Yes, the law covers books. Yes, each book that is to be sold must be tested for lead content. Yes, this law includes used books. The Consumer Products Safety Commission has promised not to enforce testing provisions for another six months . . . while at the same time warning retailers not to sell anything, after February 10th, with unacceptable levels of lead. How exactly do you make sure your products don’t have too much lead if you don’t test? And how do you test every product if the testing costs a minimum of fifty dollars per product, and there aren’t enough labs to test everything anyway?
The answer: you don’t. Instead, it’s Fahrenheit 451, guys, and they are BURNING BOOKS, at the behest of the government. It doesn’t matter whether anyone meant for this giant, country-wide bonfire to happen or not. It doesn’t matter whether you think I’ve gone from being an ostrich to being an alarmist. It’s happening anyway.
My daughter works in a used bookstore. TODAY they pulled all the books from the children’s section that had any kind of metal or plastic or toy-like attachment, spiral bindings, balls or things attached, board books, anything that might be targeted under this law, and they very quietly trashed them all. I say “very quietly” because the bookstore had a meeting with employees and told them to be careful not to start a panic. If anyone asked what they were doing they were told to say that they were “rearranging their inventory.” No one was allowed to tell anyone about the new law, and no one was allowed to take any of the doomed-for-destruction books home or give them away.
The CPSC has, as of last week, made an exception for “ordinary children’s books printed after 1985.” Supposedly, some inks used before 1985 may have contained some lead. (However, the eight, nine, or ten year old reading a copy of Winnie the Pooh printed before 1985 would have to eat the book to get get any level of lead into their system. My four to twelve year olds don’t eat books. Do yours?) Right now, the bookstore where my daughter works is getting around the law by reclassifying their children’s books printed before 1985 as “vintage books” for adult collectors. Of course, this strategy is just that, a way of circumventing the law. That 1983 copy of Winnie the Pooh isn’t really vintage or collectible; it also isn’t dangerous to children.
It’s not just books, of course. Small businesses that make clothing and toys for children are going out of business. Thrift shops are destroying all their inventory of children’s merchandise because they fear being found with something that contains lead. And all this is happening in an economy that is having major issues in the first place. Are we crazy?
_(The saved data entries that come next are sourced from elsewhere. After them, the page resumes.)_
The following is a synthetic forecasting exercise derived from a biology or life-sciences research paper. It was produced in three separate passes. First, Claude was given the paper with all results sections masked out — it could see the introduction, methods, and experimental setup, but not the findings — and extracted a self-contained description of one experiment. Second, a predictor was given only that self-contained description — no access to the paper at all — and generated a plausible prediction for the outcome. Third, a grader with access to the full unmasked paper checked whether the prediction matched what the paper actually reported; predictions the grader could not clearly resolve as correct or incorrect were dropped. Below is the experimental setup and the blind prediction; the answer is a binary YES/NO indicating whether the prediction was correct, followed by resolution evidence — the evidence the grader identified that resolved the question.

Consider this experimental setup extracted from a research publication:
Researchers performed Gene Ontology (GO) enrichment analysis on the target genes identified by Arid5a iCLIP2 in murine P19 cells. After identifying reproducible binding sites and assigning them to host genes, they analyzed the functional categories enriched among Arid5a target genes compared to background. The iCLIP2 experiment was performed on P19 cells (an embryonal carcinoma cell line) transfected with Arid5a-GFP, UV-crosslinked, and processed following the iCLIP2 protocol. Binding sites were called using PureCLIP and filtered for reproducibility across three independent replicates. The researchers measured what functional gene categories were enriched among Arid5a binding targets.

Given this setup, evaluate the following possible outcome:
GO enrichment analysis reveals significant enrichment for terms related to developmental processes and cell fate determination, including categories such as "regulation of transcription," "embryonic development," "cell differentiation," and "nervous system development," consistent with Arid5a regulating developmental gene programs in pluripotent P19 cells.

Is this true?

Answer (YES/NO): NO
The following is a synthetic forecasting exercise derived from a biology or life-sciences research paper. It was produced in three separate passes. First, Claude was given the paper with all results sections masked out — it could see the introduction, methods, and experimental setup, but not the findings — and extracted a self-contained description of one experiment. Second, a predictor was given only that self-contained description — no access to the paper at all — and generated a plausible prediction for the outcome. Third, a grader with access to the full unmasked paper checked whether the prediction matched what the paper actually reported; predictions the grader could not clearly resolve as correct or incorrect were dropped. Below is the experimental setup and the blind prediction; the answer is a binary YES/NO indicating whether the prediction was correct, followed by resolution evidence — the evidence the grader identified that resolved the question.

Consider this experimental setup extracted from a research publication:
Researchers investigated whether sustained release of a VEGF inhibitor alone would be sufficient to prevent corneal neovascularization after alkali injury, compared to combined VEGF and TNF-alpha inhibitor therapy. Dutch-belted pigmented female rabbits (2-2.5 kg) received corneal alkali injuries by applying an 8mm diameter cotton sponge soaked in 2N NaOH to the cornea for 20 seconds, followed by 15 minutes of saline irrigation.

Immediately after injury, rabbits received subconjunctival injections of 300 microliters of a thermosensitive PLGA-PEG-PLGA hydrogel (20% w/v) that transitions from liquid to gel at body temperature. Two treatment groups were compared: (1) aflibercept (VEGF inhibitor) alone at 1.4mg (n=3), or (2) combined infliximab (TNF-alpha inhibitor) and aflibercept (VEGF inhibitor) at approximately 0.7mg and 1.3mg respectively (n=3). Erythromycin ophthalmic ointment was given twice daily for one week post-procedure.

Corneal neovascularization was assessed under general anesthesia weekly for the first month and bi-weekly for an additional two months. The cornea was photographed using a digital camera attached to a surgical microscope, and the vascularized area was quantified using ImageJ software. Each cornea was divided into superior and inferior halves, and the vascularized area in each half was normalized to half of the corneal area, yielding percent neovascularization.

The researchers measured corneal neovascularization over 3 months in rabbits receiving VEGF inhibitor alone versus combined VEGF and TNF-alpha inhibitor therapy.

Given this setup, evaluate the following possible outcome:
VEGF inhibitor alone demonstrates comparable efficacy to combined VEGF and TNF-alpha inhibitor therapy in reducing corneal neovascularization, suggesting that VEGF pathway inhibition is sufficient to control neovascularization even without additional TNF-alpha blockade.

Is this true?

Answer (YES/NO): NO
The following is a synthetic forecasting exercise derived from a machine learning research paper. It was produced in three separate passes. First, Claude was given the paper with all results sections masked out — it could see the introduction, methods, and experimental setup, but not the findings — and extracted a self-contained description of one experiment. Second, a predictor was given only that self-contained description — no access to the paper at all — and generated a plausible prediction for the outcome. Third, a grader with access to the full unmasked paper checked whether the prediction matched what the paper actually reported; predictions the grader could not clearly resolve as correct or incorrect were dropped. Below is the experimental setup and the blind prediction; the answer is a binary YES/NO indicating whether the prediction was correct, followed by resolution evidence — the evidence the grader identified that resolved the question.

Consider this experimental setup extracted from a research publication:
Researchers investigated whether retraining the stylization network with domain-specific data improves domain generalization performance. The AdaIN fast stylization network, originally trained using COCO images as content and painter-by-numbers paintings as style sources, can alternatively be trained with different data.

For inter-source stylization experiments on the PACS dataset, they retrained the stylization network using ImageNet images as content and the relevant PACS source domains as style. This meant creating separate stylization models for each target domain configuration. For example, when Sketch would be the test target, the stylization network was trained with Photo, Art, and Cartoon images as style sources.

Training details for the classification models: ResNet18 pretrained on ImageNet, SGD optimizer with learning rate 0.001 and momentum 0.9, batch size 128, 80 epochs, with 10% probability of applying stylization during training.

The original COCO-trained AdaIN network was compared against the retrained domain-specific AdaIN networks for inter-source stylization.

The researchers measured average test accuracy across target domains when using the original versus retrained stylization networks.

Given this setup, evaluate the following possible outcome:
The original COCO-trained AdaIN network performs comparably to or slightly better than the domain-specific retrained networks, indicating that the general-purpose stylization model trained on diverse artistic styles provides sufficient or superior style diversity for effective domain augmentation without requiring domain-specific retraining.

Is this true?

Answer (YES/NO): YES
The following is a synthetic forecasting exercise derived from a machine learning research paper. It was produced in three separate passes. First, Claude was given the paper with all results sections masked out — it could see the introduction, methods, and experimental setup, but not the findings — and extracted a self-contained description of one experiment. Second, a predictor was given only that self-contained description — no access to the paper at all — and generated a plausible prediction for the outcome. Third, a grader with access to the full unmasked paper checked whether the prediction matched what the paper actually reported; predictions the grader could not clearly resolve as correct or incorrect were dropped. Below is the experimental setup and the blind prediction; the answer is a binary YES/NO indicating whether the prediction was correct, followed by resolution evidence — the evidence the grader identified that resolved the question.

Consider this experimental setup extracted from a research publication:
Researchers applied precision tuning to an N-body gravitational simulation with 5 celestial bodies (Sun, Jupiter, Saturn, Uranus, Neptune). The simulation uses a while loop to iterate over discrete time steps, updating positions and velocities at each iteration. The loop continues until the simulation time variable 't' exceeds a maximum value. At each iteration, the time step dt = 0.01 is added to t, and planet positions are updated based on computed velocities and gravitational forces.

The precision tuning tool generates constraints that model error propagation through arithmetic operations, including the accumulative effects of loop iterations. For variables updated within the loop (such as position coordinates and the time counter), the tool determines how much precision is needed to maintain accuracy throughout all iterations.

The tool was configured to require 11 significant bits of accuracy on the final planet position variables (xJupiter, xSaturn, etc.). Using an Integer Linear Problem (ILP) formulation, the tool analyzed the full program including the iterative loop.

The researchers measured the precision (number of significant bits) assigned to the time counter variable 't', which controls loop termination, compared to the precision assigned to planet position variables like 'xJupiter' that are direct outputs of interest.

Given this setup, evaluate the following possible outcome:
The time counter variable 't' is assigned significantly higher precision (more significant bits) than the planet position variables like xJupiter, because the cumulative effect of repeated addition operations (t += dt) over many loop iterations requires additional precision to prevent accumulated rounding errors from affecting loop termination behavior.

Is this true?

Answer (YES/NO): NO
My husband asked me why this law was passed in the first place and why no one has fixed it. I think it was passed out of ignorance and fear, and now out of pride and inertia, no one wants to admit that they made a mistake.
Please call Congress, and tell them to fix this law. Many of these older children’s books are irreplaceable. The books are out of print, and no one even has the original manuscripts or printing plates. And it’s already too late for the books that were destroyed today and those that will be burned tomorrow.
By the way, the American Library Association says that the CPSIA doesn’t apply to libraries because . . . get this, no one has said yet that it applies to libraries. So, libraries don’t have to comply with the law unless . . . they do. And bookstores have to destroy or “reclassify” their books, but libraries can loan out these “possibly dangerous” books to children without fear of penalty.